Download the entire decision to receive the complete text, official citation,
docket number, dissents and concurrences, and footnotes for this case.

Learn more about what you receive with purchase of this case.

Geometwatch Corp. v. Hall

United States District Court, D. Utah

August 20, 2019

GEOMETWATCH CORP., a Nevada corporation, Plaintiff,
v.
ALAN E. HALL, et al., Defendants.

          MEMORANDUM DECISION AND ORDER RE CROSS-MOTIONS FOR SUMMARY JUDGMENT

          Jill N. Parrish, United States District Court Judge.

         This matter comes before the court on cross-motions for summary judgment on a breach of contract counterclaim asserted by counterclaim-plaintiff Advanced Weather Systems Foundation (“AWSF”) against counterclaim-defendant GeoMetWatch Corp. (“GeoMet”). On the basis of the memoranda in support of those motions (ECF Nos. 870 & 876), the responses thereto (ECF Nos. 904 & 909), the ensuing replies (ECF Nos. 930 & 931), a review of relevant law, and for the reasons below, each motion for summary judgment is granted in part and denied in part.

         I. BACKGROUND

         This counterclaim emanates from a multi-defendant lawsuit involving a fledgling satellite-hosted weather sensor venture. In that suit, plaintiff GeoMet asserts that AWSF-an entity created for the purpose of designing and manufacturing the weather sensors-colluded with others to deprive GeoMet of the business opportunity it had developed.[1] In response, AWSF asserts a breach of contract counterclaim against GeoMet. The parties each seek summary judgment on that counterclaim.

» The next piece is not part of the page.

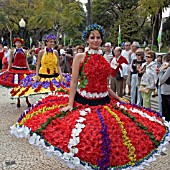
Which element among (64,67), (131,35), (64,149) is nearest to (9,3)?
(131,35)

         A. Statement of Facts

         1. GeoMet and AWSF Enter into Three Agreements

         On September 19, 2013, GeoMet and AWSF entered into a Preferred Provider Agreement (the “PPA”). Despite having been executed in September, the PPA's effective date is April 19, 2013. In addition to several proscriptive provisions, the PPA requires that GeoMet “enter into, maintain, and fulfill . . . the October 1, 2013 [STORM[2] 001 contract], ” and that “[m]aintenance of the . . . contract specifically includes complying with the payment schedule set forth [in the STORM 001 contract].” The PPA grants AWSF the right to terminate that agreement by giving written notice of material breach to GeoMet if, among other things, GeoMet fails to comply with the payment schedule set forth in the STORM 001 contract. The PPA's termination would be effective thirty days after AWSF provided written notice unless GeoMet cured the material breach.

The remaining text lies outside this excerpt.